Our solvency margin was 1.26 per cent as on end-March of 2016. This was arrived at after taking into account the need to clean up the balance sheet in view of the coming IPO. We are confident that by the time of an IPO, we will have a much stronger balance sheet. The advisory is 1.5 per cent and the minimum requirement is one per cent. If it is less than 1.5 per cent, we need to give our plan and timeline to reach that level. We have done so and the regulator has also given us some relaxation. Of course, we have to reach 1.5 per cent as quickly as possible but have three years to absorb past liabilities. We would like to complete it much before that. 

Could you throw some light on your investment portfolio?

Our net worth is close to Rs 9,000 crore. It is fair value and does not include real estate and brand value. The exercise is now on to arrive at the valuation. We have been representing to the regulator that our off-balance sheet strengths, like real estate and fair value, should be considered to some extent, if not fully, in calculating the solvency ratio. The new Indian Accounting System is also about to start, in 2018. With that, our assets will be more of mark-to-market (in line with current values), which is not the case now. 

National Insurance has slipped from number two to three in market share. Profits have also come down over the years. Why? 

The difference is narrow. Profits have come down as our largest profiles are (the) motor and health (segments). Both of these are loss-making. We are confident of doing the spread correctly. We are repricing wherever we have substantial losses. We will not venture into areas where we know there will be losses, like group health insurance policies. We are also trying to grow in more profitable areas like fire, engineering and liability.

 What is the percentage of health and fire in your overall portfolio? 

About 80 per cent of our portfolio. The sector average is 72 per cent and we’d like to move towards that. 

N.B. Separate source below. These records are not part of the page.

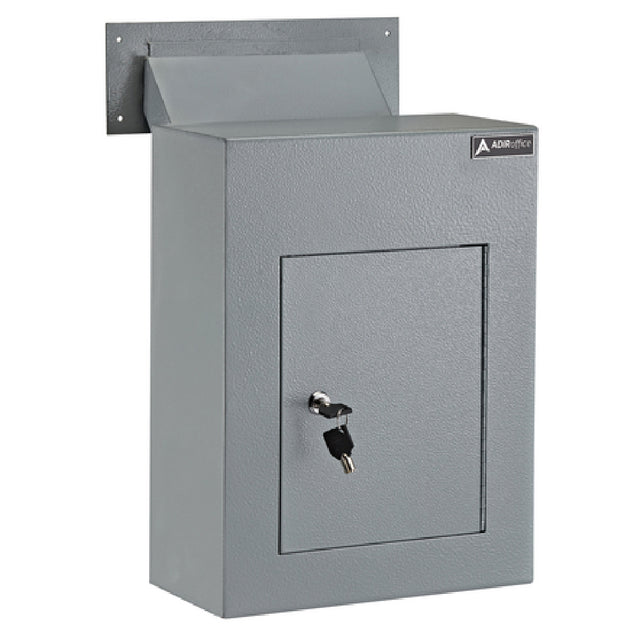 Alpine Industries ADI631-10-GRY Through The Wall Drop Box With Adjustable Chute Mail Receptacle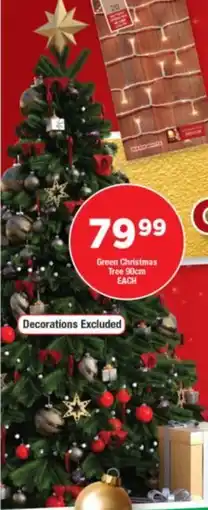 OK Grocer Green Christmas Tree offer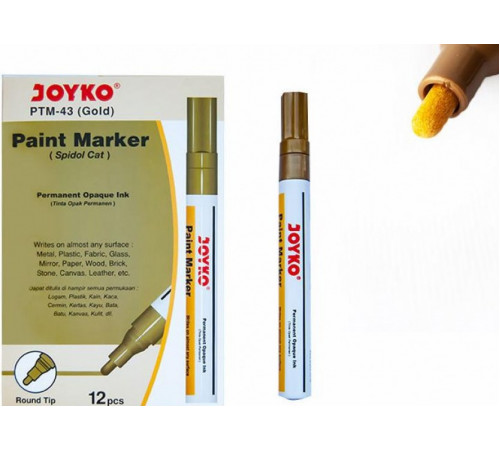 Маркер на лаковой основе Paint Joyko РТМ-43 золото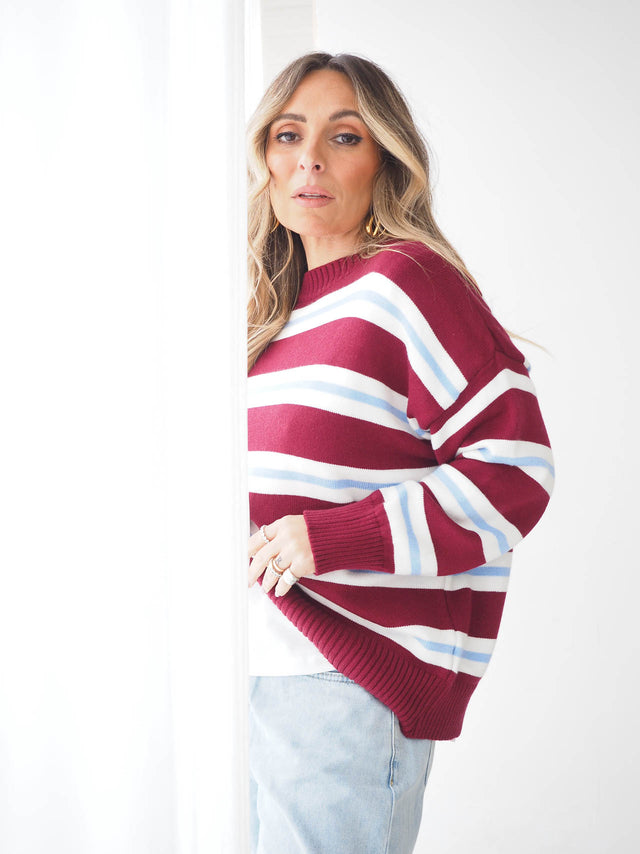 Camisola Malha Riscas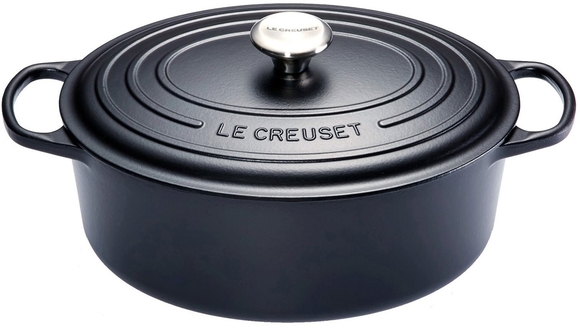 Le Creuset braadpan Signature ovaal 29 cm mat zwart - afb. 1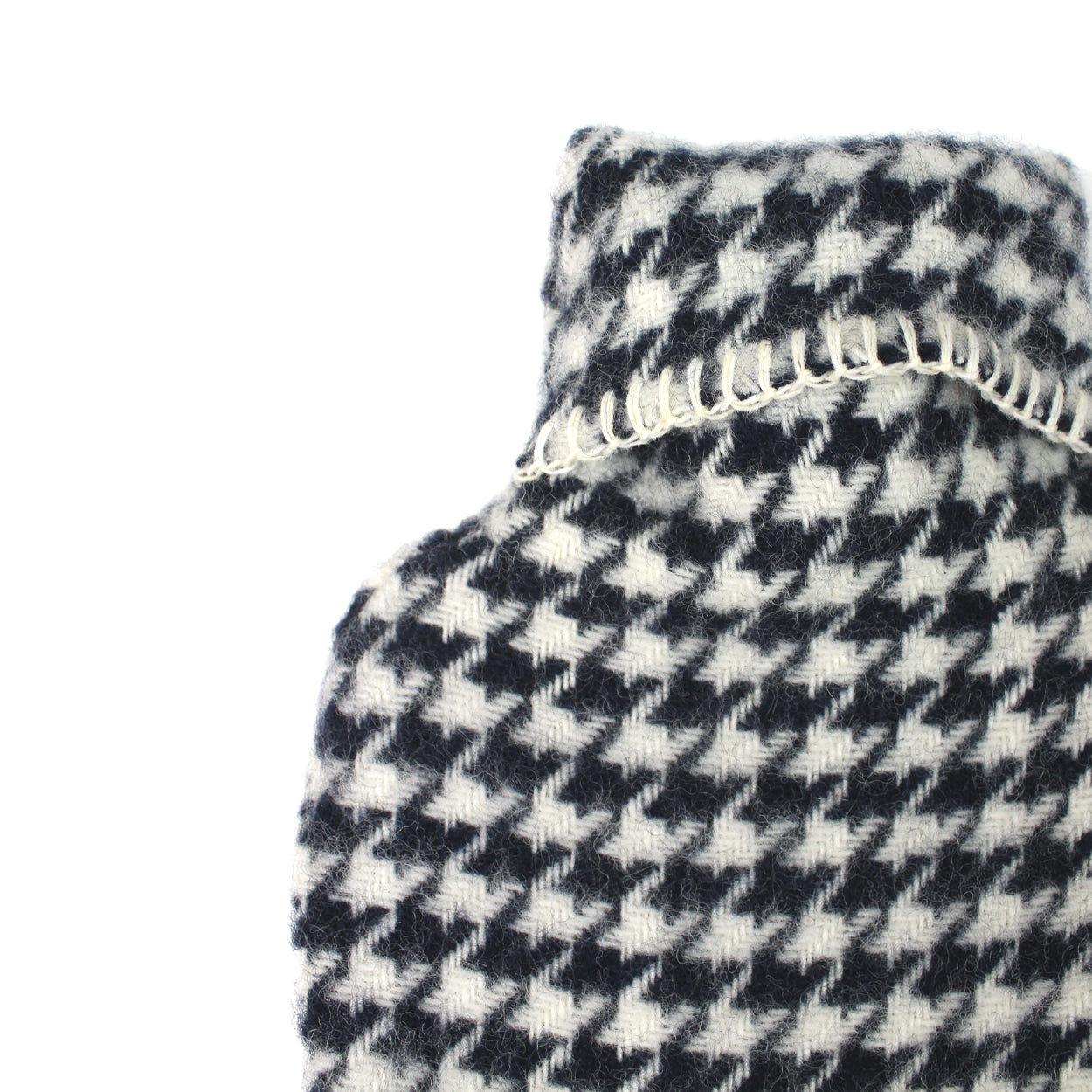 Houndstooth Pure New Wool Hot Water Bottle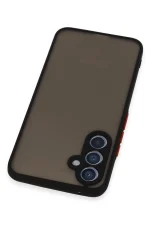 Newface Samsung Galaxy A54 5G Kılıf Montreal Silikon Kapak - Siyah - Görsel 3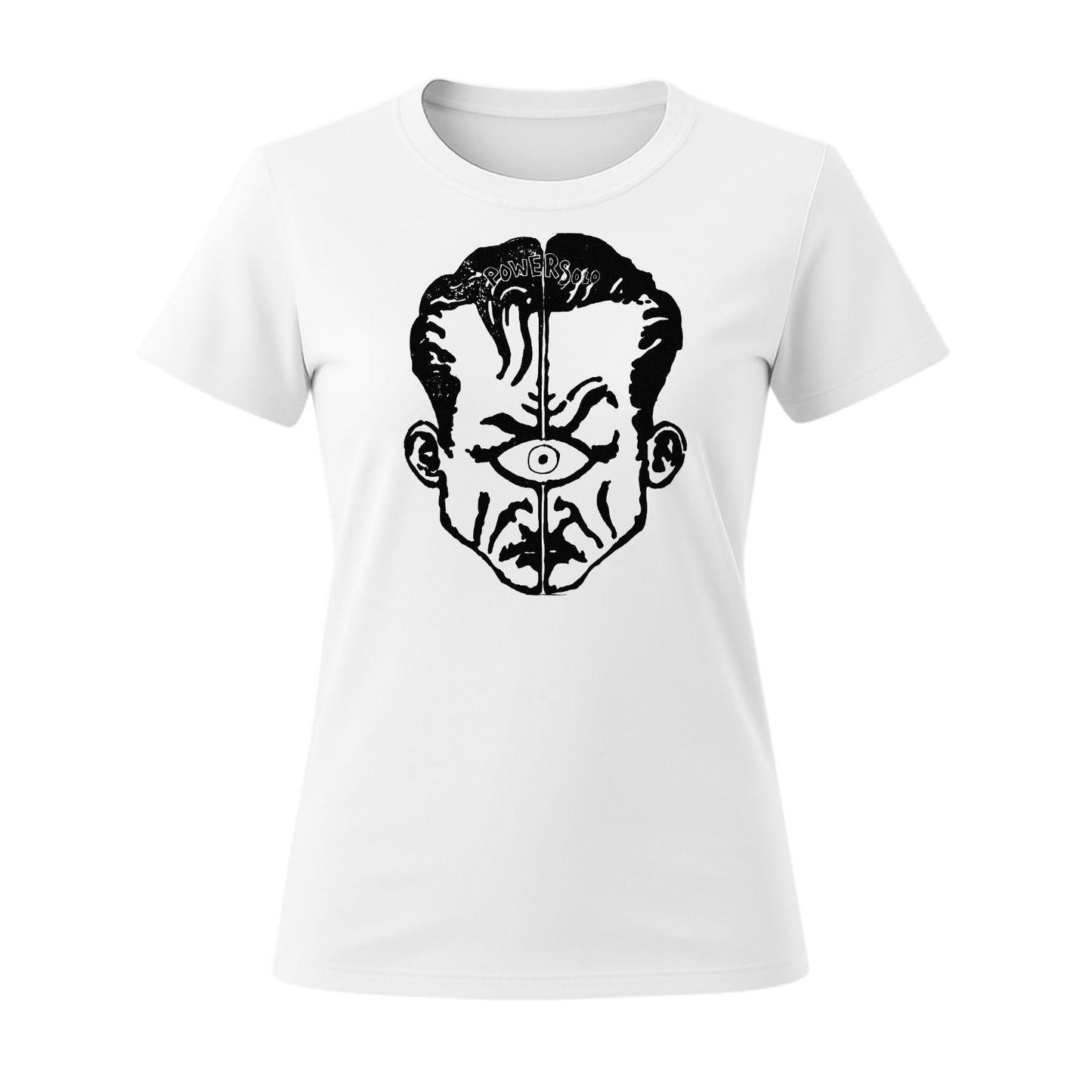 powersolo t-shirt white women sasquatch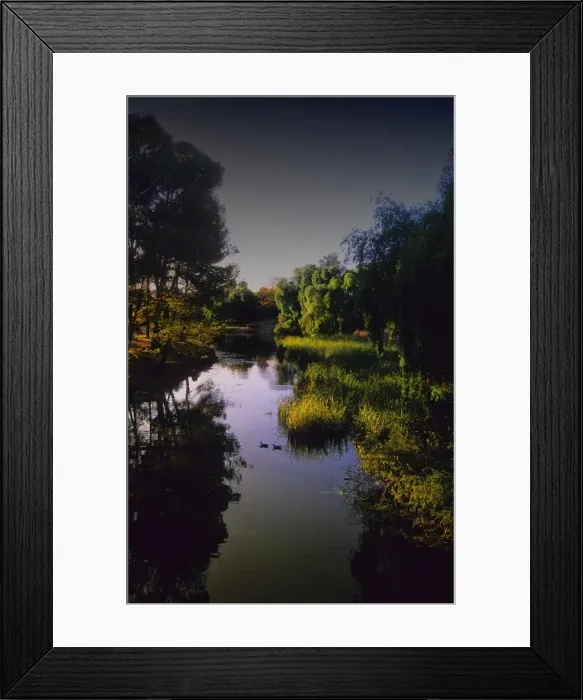 Framed Print : Waterway and Parklands in the Clare Valley, South Australia Framed Print : Waterway and Parklands in the Clare Valley, South Australia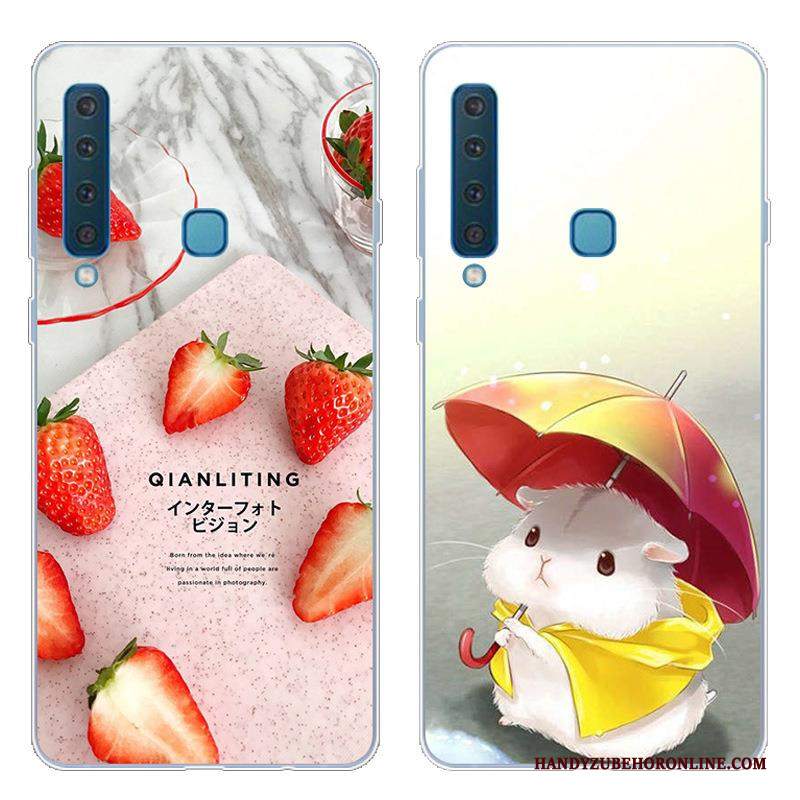 Custodia Samsung Galaxy A9 2018 Creativo Bello Rosa, Cover Samsung Galaxy A9 2018 Protezione Morbido Fresco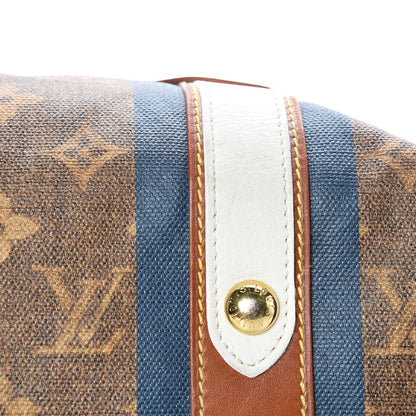 Louis Vuitton Monogram Rayures Tisse Sac GM Blue 17 of 21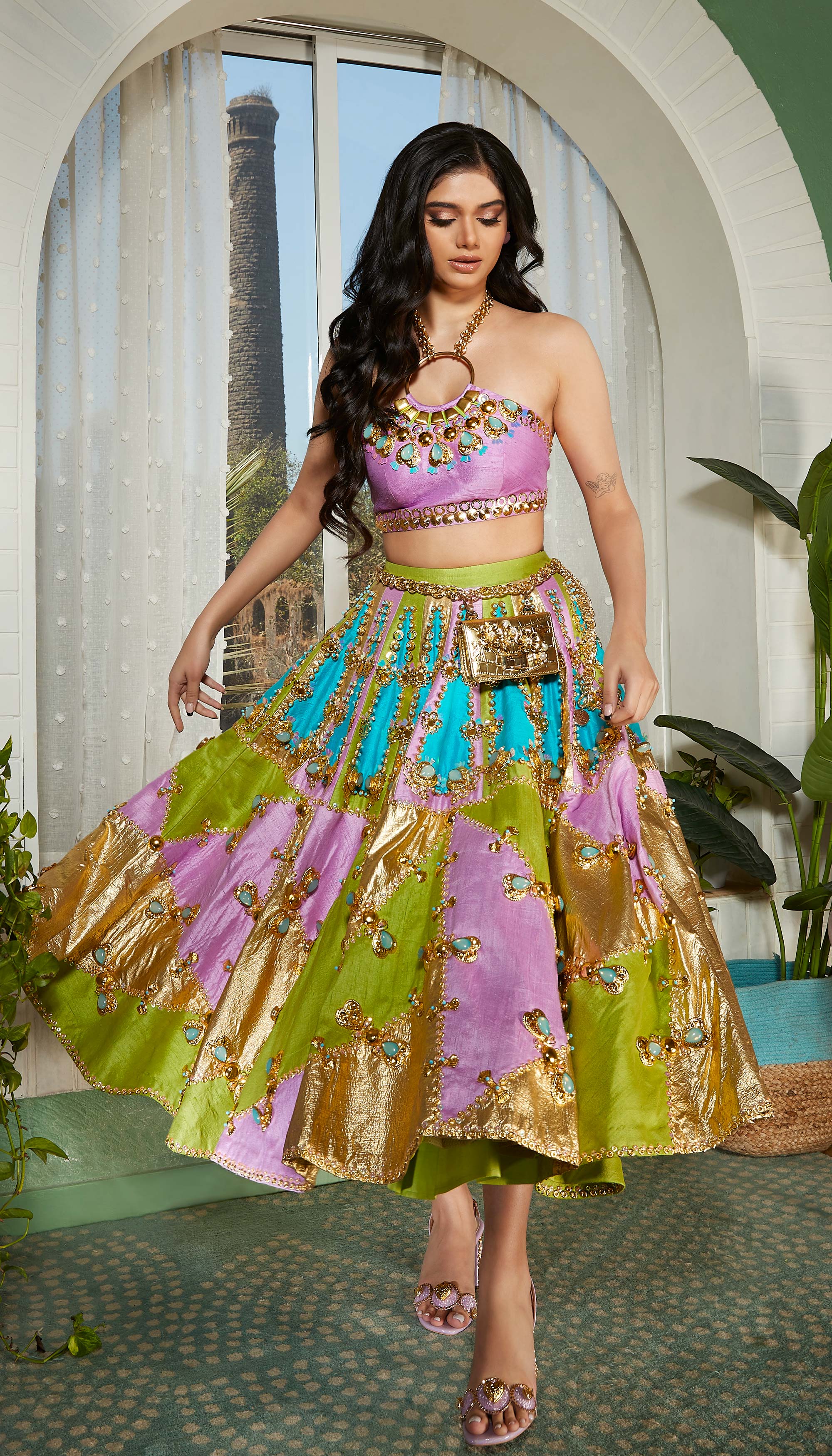 Triple panda shop lehenga choli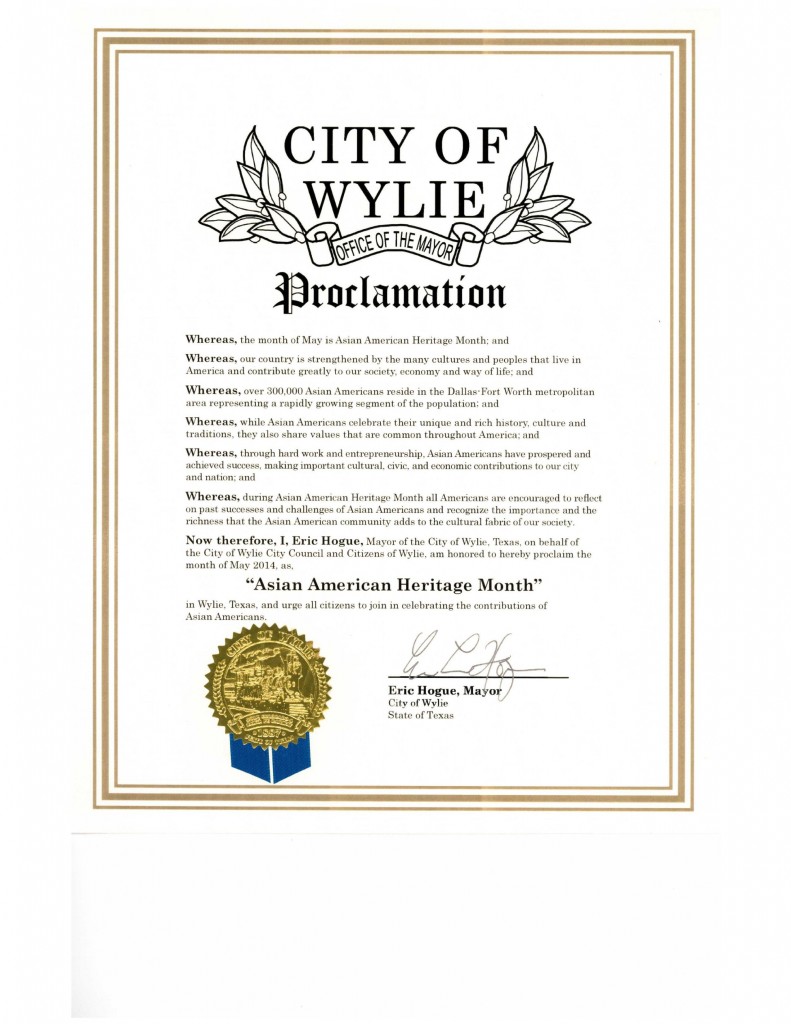 DFW AACC Proclamations_2014_Wylie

How has demonetisation impacted the business of general insurance companies? 
 
It seems to have affected two-wheeler sales; to that extent, we have been affected. By and large, we have not been affected by demonetisation. There has not been a major hike in bank credit. As a rule, when bank credit grows, so does the insurance sector. However, the segment has been growing substantially due to the Prime Minister’s Fasal Bima Yojana; this nullified the slowing in bank credit. We expect 15-16 per cent growth this year. 

What is your experience with the Fasal Bima Yojana? 
 
We have just entered the rabi season and claims are yet to come. The premium for us is close to Rs 700 crore. We hope it won’t be bad, due to a good monsoon. 

How big is the concern on underwriting losses? 

As on end-March 2015, the entire sector’s underwriting loss was close to Rs 10,000 crore. In 2015-16, it went up to Rs 15,000 crore. We expect things to change in the next couple of years. Motor third-party premiums have been slightly going up, which gives us some confidence that it will break-even at some point. A lot of price correction is happening in the sector. A lot of property insurance has already been corrected, by 10-15 per cent. In health insurance, this has taken place in the corporate health portfolio. Companies have learnt to work under more pressurised margins. 

The share of public sector general insurance companies have been shrinking vis-à-vis private companies. 

Their share has come down from 75 per cent to around 55 per cent. I don’t think that public sector companies are losing their competitive edge. They are still a very strong component of service delivery. 

Your expectations from the reinsurance market? 

We hope prices would harden a little bit but not much. But, there will be a lot of options for Indian insurers, as many global leaders in reinsurance have set up shop here.